### Aufgaben
1: Warum soll laut dem Text zum Pkw-Verkehr die schrittweise Mineralölsteuererhöhung beibehalten werden? Antworten Sie in ein bis drei Sätzen.
2: Nennen Sie alle Abgaben- oder Steuerlösungen für den Pkw-Verkehr, die im Text zum Pkw-Verkehr erwähnt werden.

Beim Pkw-Verkehr teilt das Öko-Institut e.V. die Empfehlung der Kommission nicht. Auch der Pkw-Verkehr sollte prinzipiell fahrleistungsabhängig mit einer Lenkungsabgabe belegt werden, die das Verkehrswachstum auf stadt- und umweltverträglichere Verkehrsmittel lenkt. Eine Vignettenlösung, wie für eine Übergangszeit vorgeschlagen, erfüllt diese Anforderung nicht. Stattdessen sollte die schrittweise Mineralölsteuererhöhung beibehalten werden, zumal die letzten Schritte der Mineralölsteuererhöhung und die aus anderen Gründen erfolgte Benzinpreissteigerung der letzten Wochen erste zielführende Erfolge aufweisen: Bei Neuanschaffungen wird zunehmend der Kraftstoffverbrauch und die Motorisierung der Pkw in die Kaufentscheidung einbezogen.

### Extrahierte Zeilen
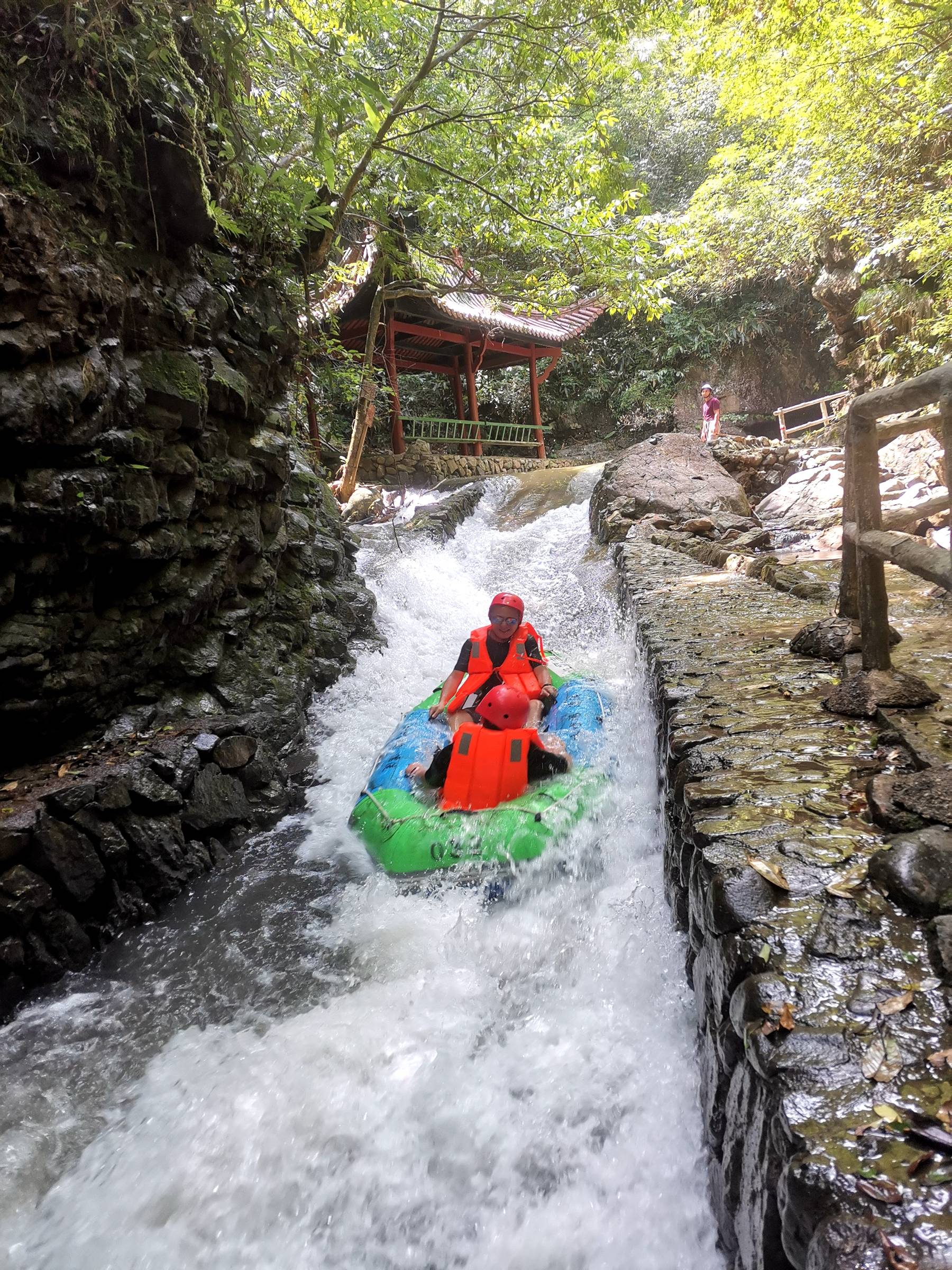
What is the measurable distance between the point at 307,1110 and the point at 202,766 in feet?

==

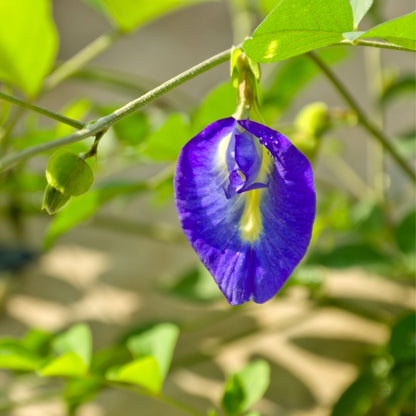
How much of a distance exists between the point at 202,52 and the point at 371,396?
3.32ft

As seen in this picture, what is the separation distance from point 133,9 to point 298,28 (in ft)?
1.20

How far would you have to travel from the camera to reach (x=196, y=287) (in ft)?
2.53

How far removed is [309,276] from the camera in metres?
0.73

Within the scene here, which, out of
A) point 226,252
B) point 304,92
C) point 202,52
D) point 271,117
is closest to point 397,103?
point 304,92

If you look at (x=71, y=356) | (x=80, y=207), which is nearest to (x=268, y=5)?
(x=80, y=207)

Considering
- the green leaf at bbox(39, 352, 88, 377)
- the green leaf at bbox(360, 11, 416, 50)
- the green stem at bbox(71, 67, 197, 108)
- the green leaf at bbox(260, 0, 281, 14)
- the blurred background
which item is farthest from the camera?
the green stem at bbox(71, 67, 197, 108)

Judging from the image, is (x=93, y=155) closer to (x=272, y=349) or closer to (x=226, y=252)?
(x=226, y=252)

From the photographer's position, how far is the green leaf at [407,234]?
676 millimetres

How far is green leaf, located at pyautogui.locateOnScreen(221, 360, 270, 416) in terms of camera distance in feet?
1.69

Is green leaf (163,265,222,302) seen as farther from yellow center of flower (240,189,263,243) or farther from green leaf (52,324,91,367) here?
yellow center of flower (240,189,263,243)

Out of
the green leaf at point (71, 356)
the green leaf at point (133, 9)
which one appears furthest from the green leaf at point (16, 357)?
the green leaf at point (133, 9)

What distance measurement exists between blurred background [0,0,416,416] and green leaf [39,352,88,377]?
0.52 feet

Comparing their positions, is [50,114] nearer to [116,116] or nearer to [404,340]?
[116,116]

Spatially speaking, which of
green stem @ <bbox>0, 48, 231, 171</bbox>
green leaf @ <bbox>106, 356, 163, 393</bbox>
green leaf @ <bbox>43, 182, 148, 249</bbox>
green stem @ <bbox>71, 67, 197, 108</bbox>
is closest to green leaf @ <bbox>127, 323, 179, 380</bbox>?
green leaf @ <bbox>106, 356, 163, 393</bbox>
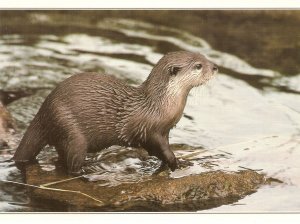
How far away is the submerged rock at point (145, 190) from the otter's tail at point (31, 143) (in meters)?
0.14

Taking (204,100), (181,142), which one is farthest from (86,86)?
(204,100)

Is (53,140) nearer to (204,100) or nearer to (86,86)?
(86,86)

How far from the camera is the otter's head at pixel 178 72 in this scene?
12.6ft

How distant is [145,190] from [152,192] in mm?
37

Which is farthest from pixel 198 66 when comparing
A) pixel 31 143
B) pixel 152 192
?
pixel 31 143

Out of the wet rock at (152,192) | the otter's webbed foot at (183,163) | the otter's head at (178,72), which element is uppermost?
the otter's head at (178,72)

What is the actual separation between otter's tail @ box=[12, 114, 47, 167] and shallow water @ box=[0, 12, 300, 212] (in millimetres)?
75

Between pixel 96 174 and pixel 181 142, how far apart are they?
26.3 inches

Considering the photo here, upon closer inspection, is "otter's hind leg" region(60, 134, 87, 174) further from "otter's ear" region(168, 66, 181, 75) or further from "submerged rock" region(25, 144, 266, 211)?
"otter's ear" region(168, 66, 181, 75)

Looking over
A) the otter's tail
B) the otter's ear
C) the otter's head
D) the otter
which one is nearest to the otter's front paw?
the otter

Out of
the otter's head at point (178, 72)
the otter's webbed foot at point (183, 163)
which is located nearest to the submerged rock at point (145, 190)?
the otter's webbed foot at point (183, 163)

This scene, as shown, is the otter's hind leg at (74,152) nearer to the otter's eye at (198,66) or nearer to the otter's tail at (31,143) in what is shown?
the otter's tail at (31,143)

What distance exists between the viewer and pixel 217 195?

--

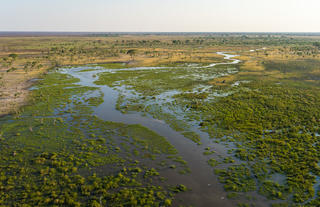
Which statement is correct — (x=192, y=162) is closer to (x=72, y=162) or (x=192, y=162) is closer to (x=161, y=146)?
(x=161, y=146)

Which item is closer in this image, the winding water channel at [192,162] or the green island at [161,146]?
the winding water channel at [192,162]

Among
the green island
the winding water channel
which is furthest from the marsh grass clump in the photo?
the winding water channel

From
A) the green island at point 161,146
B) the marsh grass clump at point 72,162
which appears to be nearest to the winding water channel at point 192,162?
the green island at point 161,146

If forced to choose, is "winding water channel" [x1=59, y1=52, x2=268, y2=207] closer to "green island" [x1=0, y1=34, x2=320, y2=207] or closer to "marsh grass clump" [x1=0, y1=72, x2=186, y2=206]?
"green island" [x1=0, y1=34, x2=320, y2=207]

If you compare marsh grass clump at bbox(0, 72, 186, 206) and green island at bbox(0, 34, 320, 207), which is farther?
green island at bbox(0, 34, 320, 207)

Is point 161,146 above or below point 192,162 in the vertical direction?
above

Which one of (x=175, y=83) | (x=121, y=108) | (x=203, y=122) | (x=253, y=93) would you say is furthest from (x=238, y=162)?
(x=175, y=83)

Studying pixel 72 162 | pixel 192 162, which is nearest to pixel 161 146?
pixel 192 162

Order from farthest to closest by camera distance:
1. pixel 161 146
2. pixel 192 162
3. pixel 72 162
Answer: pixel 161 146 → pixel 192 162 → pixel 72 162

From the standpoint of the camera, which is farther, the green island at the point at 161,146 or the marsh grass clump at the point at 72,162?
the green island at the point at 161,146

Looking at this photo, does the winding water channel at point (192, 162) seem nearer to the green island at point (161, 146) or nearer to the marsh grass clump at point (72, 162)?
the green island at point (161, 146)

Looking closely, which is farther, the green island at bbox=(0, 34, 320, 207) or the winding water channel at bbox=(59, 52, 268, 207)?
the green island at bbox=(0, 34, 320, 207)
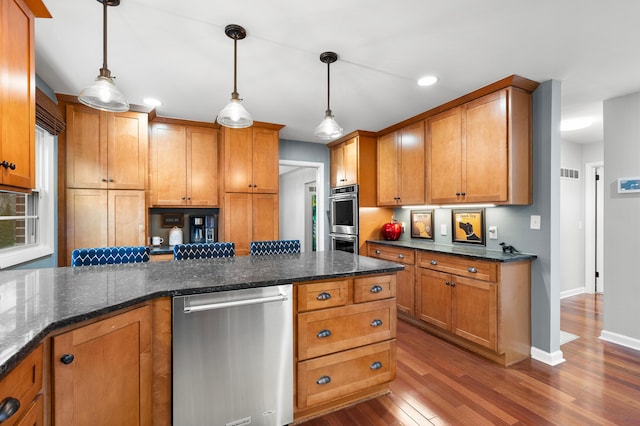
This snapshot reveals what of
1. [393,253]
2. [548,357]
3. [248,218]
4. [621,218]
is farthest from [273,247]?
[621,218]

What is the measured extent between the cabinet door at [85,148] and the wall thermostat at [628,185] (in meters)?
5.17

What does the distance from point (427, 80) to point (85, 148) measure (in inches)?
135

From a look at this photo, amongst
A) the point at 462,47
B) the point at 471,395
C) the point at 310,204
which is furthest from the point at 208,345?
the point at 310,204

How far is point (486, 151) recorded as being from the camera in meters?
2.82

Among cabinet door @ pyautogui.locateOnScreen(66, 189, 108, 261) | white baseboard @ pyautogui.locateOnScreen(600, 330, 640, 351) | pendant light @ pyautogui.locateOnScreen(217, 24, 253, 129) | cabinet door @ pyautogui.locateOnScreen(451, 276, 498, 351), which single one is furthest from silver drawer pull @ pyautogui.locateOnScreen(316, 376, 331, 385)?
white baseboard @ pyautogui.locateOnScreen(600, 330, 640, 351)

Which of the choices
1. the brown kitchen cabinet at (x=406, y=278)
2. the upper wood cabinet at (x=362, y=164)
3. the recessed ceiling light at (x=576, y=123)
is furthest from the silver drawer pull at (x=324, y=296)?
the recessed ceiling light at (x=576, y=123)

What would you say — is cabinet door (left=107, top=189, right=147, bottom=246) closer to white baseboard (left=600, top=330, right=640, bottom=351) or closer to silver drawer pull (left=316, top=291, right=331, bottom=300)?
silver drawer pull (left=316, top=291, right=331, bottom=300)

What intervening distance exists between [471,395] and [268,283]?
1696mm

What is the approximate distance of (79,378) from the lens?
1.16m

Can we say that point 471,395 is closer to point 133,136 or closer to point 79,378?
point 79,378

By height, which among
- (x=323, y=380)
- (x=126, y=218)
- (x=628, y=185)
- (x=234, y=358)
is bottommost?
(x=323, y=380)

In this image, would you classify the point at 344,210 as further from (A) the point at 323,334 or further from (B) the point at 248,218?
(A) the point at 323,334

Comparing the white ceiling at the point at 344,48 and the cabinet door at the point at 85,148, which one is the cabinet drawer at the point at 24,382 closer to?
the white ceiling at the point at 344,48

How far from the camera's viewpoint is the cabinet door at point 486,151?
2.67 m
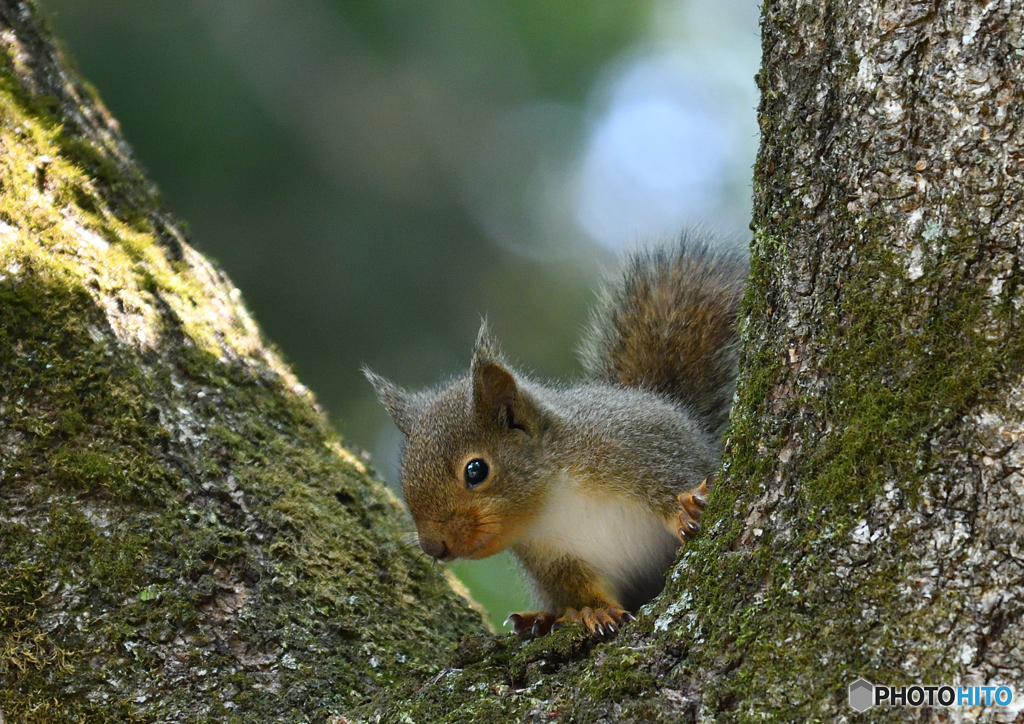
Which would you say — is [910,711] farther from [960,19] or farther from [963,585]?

### Lösungen
1: Die letzten Schritte der Mineralölsteuererhöhung und die Benzinpreissteigerung der letzten Wochen zeigen erste zielführende Erfolge. Bei Neuanschaffungen beziehen Käufer zunehmend den Kraftstoffverbrauch und die Motorisierung der Pkw in die Kaufentscheidung ein.

2:
- fahrleistungsabhängige Lenkungsabgabe
- Vignettenlösung
- schrittweise Mineralölsteuererhöhung